Gyori, Z., Nemeskeri, E., Szilagyi, S.
Journal of agricultural and food chemistry 1998 v.46 no.8 pp. 3087-3091
protein composition, legumes, nutritive value, soy protein, legume protein, protein content, amino acids, lipids, trypsin inhibitors, chemical composition, color, drought, irrigation, lipid content
The nutritive quality of different ripening soybeans was compared with that of dry beans and various colored seeds and dry peas with regard to their protein and fat contents, amino acid compositions, and trypsin inhibitor activity. The bean protein of three legumes contained the highest levels of methionine, leucine, phenylalanine, and histidine, of the essential amino acids, respectively.
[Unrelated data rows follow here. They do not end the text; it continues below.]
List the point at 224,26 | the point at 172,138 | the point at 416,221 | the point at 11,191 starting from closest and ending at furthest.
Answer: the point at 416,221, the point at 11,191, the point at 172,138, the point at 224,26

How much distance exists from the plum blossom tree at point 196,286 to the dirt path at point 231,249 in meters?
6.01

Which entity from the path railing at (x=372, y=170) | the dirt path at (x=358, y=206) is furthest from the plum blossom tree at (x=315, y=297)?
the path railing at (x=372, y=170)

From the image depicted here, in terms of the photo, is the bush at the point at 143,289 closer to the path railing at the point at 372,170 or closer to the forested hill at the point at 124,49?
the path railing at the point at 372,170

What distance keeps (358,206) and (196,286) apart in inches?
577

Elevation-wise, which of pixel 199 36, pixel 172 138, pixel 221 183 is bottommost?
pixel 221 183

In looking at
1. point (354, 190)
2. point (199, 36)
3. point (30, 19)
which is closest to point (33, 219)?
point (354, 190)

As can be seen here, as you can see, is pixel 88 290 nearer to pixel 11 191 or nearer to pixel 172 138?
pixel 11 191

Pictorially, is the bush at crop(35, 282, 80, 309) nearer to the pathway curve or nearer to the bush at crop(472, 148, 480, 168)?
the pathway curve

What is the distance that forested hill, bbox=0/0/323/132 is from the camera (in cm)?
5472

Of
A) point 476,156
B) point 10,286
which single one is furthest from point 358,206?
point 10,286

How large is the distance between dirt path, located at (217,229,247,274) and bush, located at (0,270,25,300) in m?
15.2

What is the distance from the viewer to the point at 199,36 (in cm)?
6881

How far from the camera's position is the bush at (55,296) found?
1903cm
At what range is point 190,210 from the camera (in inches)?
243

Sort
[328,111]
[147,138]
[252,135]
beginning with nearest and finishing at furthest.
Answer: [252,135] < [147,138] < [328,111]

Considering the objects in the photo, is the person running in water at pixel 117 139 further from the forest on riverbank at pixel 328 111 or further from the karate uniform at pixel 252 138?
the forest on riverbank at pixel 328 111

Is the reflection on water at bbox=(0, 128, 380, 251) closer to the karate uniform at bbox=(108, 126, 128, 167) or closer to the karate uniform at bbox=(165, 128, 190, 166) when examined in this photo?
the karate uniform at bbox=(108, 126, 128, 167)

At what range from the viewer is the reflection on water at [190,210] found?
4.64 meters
The nutritive quality of soy protein, containing high glutamine contents, and dry pea protein, with its large valine contents, exceeded that of the others. Under nonirrigated growing conditions, there were high levels of leucine, valine, glycine, and proline in beans, independent of seed color. The beans with colored seed contained larger concentrations of methionine, cysteine, phenylalanine, and leucine essential amino acids than white bean. The lysine content of white bean protein was as high as that of the pea. The nutritive quality of white bean seeds could be increased with selection for low level of trypsin inhibitors under nonirrigated growing conditions. In water-deficient conditions, the level of valine and proline amino acids increased in soy seed protein, independent of the maturity groups. Irrigation has no effect on the increase, either in protein content or in essential amino acids, in soybeans and, indeed, there were no differences in the above-mentioned among the maturity groups.